[Your instructions]: If a line in the records below holds the word "кисло", copy it.

[Data for processing]:

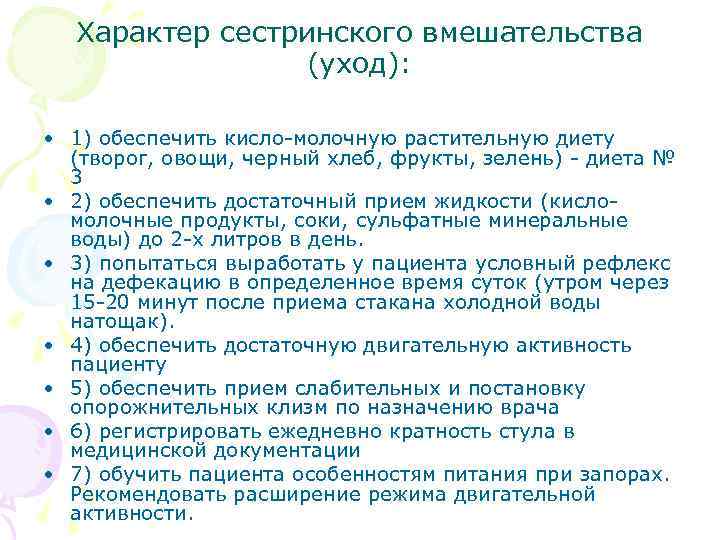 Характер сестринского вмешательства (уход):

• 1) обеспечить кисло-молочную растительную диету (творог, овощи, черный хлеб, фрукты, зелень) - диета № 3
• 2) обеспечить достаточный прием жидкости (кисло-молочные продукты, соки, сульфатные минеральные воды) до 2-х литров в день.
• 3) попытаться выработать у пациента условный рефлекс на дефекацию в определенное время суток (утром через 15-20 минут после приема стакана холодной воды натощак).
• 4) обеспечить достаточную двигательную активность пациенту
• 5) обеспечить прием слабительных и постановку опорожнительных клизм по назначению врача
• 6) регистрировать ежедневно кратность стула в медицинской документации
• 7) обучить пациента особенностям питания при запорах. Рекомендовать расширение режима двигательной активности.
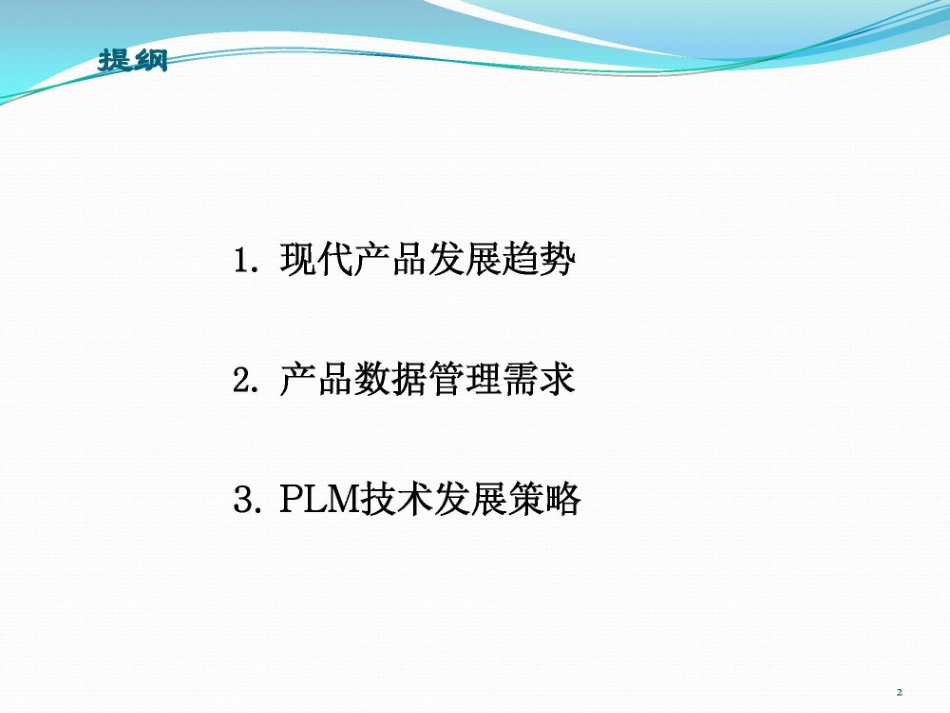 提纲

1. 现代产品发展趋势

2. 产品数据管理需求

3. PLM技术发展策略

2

---

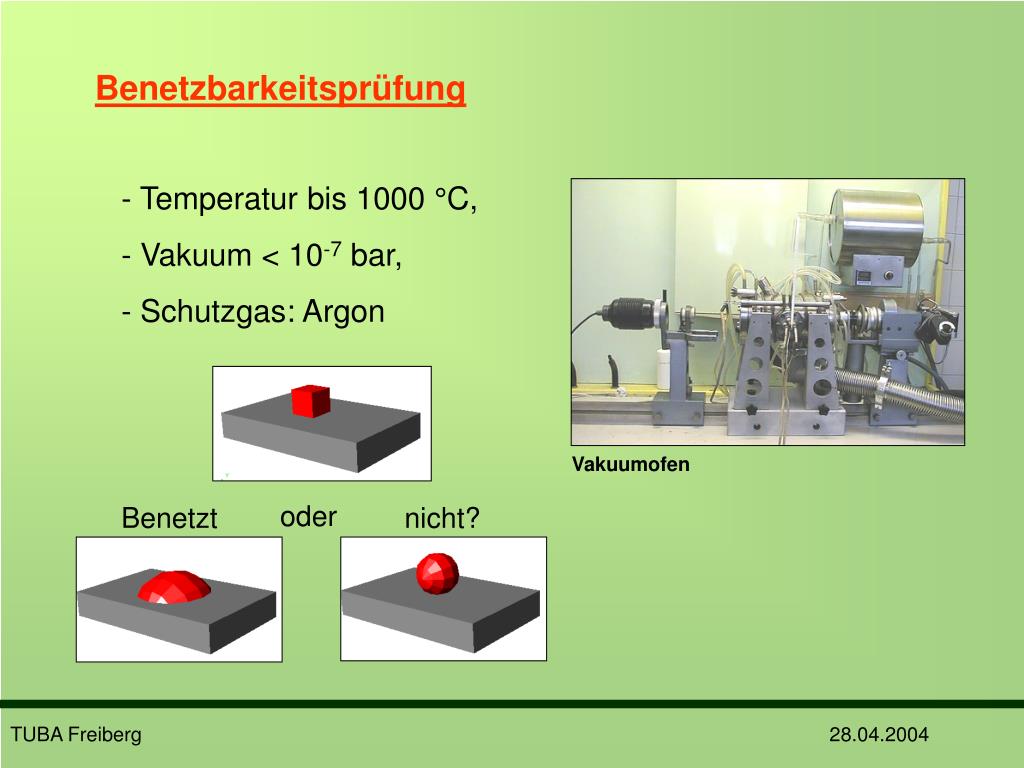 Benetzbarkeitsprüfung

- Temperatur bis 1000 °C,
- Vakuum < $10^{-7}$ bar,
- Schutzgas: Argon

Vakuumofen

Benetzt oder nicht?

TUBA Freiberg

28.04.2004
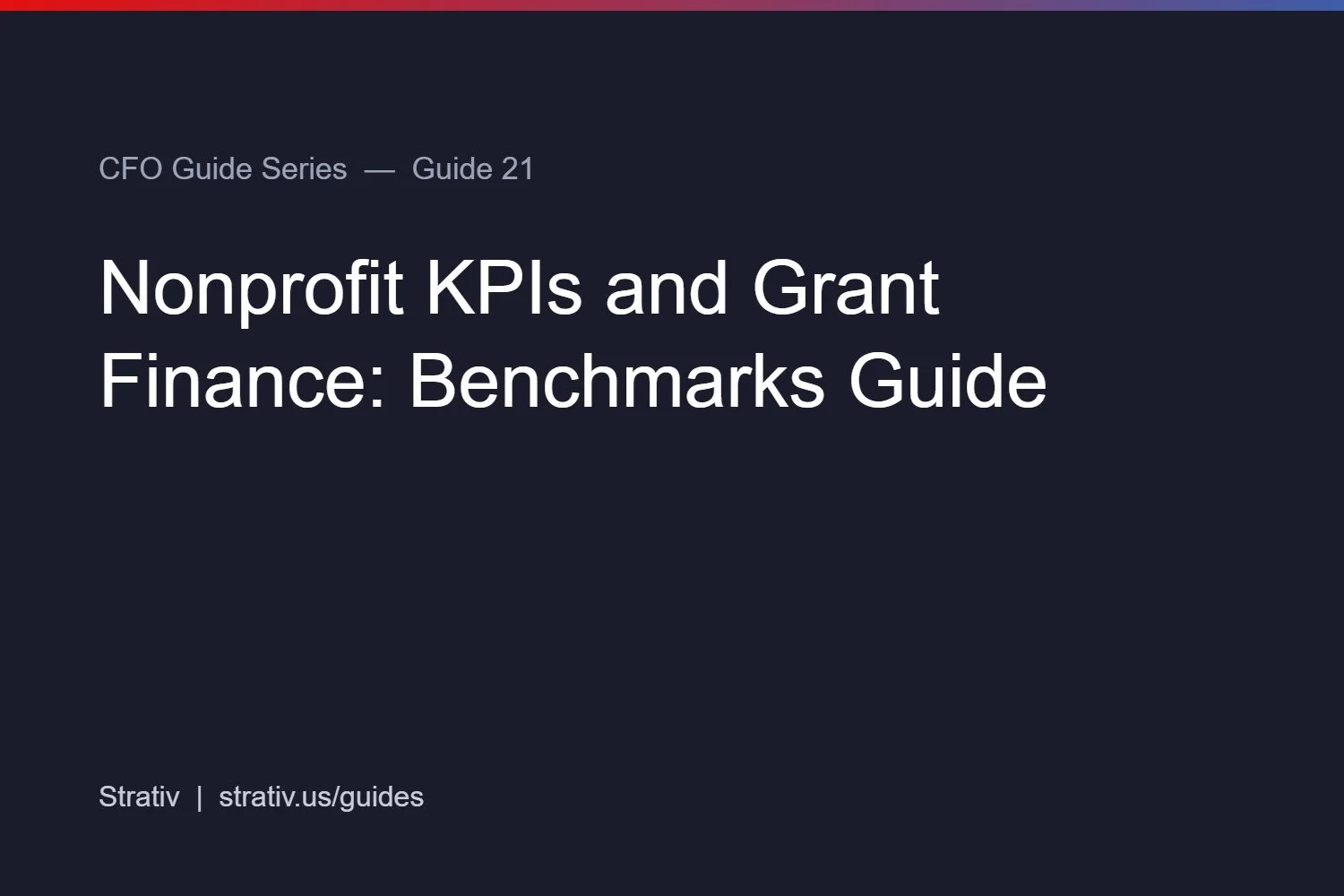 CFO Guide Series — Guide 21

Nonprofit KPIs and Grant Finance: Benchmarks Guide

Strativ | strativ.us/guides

...

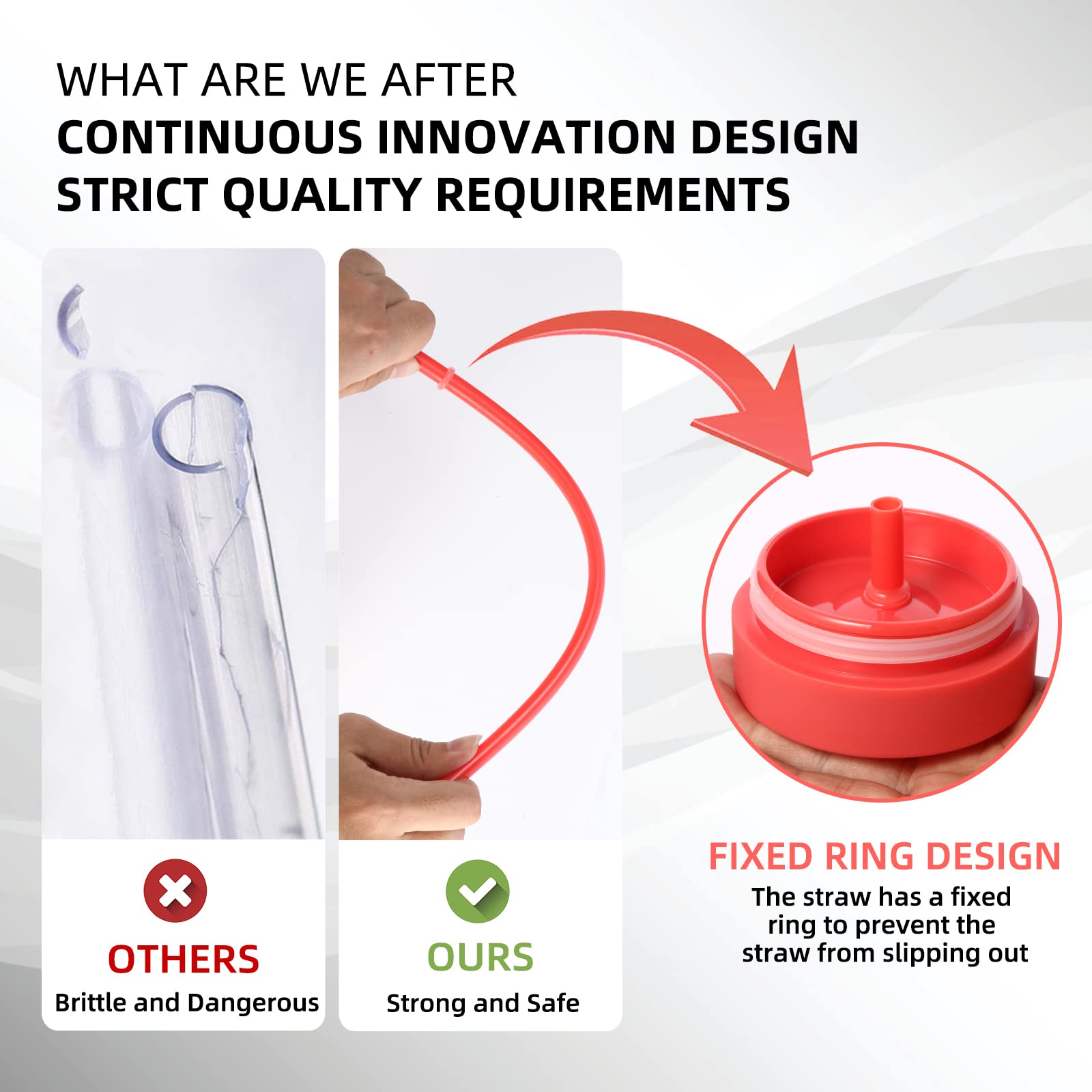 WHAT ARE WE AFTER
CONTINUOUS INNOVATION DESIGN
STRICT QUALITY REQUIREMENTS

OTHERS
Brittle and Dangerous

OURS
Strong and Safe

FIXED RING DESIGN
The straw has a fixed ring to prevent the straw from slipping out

[Result of the task]:
• 1) обеспечить кисло-молочную растительную диету (творог, овощи, черный хлеб, фрукты, зелень) - диета № 3
• 2) обеспечить достаточный прием жидкости (кисло-молочные продукты, соки, сульфатные минеральные воды) до 2-х литров в день.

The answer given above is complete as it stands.